NFD6 was an eye-opening experience. My sincere hope is that this isn’t the pinnacle of my community involvement, but rather the beginning of a new adventure where maybe my insight and opinion may help in some small way to shape the future by keeping the conversation steered toward the important aspects of networking and IT.
Great post Bob!
I too was heavily influenced by the Packet Pushers to become more involved in the community. While I’m not quite up to par with most of you from a technical standpoint, I hope to match or better you guys with my enthusiasm to learn and grow.
I also agree that we can’t just be network engineers going forward. While I still have plenty to learn in that regard, I’m going to have to learn other things like storage, server, programming (or scripting), etc to stay relevant. It’s a tough road ahead but a rewarding one I hope!
Good luck to you and I definitely see this as a launching point for you, not a climax.

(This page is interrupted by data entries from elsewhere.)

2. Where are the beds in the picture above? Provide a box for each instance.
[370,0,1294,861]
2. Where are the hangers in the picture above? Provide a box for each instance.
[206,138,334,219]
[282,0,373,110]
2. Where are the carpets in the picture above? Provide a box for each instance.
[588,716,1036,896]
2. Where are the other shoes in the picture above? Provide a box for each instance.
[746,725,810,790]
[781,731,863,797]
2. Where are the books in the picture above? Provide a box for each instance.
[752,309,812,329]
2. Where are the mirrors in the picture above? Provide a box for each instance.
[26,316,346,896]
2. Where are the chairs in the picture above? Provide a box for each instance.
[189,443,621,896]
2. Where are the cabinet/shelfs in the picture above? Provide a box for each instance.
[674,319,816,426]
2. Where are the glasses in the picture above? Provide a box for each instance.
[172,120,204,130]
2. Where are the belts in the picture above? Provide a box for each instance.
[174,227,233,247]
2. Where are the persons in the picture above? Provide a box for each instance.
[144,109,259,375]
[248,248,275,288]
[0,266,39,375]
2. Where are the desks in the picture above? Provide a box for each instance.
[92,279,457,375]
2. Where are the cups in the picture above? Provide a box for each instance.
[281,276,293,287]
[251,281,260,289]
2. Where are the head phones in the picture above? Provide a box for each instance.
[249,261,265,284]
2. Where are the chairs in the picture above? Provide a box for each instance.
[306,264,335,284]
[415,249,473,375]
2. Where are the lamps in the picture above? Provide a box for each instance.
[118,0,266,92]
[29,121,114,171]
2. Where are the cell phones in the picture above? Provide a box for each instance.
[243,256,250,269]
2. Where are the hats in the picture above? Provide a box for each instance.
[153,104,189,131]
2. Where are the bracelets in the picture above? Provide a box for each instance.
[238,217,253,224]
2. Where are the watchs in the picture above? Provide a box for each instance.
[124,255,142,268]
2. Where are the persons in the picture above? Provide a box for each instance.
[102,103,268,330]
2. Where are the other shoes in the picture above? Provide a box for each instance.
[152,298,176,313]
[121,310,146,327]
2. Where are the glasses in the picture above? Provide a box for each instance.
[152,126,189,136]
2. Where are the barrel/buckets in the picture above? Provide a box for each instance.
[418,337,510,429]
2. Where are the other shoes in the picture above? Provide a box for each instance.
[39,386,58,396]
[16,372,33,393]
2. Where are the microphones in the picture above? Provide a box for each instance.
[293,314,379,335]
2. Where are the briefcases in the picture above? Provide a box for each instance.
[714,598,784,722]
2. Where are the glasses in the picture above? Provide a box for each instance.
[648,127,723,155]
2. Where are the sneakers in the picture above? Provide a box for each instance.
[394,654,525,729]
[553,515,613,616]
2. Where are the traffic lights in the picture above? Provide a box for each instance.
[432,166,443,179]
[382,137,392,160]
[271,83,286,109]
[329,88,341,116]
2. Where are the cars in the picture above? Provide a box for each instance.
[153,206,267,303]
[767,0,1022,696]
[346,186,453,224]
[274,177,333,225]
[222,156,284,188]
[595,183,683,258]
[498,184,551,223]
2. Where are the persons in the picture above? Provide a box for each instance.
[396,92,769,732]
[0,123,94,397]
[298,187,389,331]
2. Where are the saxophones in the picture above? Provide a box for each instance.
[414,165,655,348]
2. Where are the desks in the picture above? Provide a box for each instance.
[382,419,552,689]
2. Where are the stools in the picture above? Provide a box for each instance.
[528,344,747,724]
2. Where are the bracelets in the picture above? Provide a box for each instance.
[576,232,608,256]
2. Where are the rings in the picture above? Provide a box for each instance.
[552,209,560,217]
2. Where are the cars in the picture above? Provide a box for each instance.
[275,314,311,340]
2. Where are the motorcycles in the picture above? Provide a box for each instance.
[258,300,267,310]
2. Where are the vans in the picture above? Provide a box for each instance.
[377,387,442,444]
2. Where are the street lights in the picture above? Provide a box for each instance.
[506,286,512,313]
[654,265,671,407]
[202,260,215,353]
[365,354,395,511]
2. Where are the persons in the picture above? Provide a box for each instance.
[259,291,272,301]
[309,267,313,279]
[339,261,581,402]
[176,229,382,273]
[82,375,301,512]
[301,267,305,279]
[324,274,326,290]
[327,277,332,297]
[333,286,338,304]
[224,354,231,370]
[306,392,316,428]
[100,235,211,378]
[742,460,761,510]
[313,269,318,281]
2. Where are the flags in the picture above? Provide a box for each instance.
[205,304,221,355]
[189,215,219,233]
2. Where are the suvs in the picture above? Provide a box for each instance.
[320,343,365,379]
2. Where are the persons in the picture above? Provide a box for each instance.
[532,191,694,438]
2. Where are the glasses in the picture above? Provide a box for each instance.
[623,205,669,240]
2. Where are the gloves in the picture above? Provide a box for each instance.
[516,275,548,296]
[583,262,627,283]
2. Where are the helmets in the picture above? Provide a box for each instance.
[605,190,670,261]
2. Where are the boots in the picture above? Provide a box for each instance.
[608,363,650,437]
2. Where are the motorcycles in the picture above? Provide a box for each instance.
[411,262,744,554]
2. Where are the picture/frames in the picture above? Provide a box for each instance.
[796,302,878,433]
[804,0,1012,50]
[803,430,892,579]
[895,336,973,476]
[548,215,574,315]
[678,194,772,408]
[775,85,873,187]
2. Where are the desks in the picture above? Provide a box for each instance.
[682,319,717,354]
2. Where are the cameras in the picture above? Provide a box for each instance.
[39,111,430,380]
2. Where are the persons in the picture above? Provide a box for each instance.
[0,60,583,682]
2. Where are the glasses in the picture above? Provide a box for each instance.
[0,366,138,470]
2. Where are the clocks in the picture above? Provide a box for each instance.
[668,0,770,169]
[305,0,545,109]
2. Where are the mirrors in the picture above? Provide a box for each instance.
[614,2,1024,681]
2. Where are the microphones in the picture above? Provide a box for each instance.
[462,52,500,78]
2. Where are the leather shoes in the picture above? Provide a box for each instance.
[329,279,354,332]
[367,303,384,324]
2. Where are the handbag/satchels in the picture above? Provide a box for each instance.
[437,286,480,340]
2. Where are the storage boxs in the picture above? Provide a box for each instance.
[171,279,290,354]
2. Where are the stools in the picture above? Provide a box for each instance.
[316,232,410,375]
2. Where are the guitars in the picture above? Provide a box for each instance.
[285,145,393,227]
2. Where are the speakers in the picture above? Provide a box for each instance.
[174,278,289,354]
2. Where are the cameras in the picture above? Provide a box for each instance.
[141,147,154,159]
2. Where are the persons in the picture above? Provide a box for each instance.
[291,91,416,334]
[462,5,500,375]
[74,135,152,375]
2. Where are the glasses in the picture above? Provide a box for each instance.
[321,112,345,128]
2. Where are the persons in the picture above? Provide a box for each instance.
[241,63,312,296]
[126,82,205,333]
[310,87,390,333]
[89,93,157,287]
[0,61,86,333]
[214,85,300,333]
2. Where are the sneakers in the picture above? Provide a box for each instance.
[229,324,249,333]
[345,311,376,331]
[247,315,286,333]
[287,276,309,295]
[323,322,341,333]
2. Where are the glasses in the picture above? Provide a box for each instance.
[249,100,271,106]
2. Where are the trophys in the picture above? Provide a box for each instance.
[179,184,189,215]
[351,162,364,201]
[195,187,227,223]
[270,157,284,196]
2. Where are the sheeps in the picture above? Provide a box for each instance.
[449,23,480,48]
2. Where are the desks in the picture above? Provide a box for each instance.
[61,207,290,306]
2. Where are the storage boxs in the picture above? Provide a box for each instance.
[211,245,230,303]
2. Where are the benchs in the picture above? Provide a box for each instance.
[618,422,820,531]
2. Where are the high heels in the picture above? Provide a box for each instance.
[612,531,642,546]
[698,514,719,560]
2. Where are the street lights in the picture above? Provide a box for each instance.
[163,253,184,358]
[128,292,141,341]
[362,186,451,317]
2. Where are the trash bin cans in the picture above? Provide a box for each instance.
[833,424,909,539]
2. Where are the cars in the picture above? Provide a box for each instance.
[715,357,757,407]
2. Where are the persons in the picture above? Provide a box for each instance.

Thanks Keith. As I know you’ve discovered, being on top of your game in this industry means learning and growing constantly. It doesn’t take long to get stagnant.
We all have plenty to learn. The best IT practitioners I’ve ever known are the ones who never make the mistake of thinking they know “enough.” That point was really driven home at Cisco Live 2012, as I sat in a session on troubleshooting multicast and marveled at the fact that Terry Slattery, the first CCIE, was studiously taking notes as the presenter spoke. We will never know it all.
PS- I’m very impressed with your scholarship program. What a fantastic way to give back. Kudos!
I can’t say that I’ve ever been close to feeling at the top of my game but it’s coming hopefully. 🙂 I’ve learned a lot from you all on social media on a multitude of things like being prepared for anything (ie all the little things you carry with you), being the consummate professional, and most importantly staying humble and giving back.
That’s amazing to hear that someone of his standing would be taking notes but it proves your point that we never stop learning.
Thank you! I’m going to start taking essay applications in the next couple of months so if you know anyone looking, please send them my way. Also, any suggestions to make it better are more than welcome because after all, it’s for the community, not me.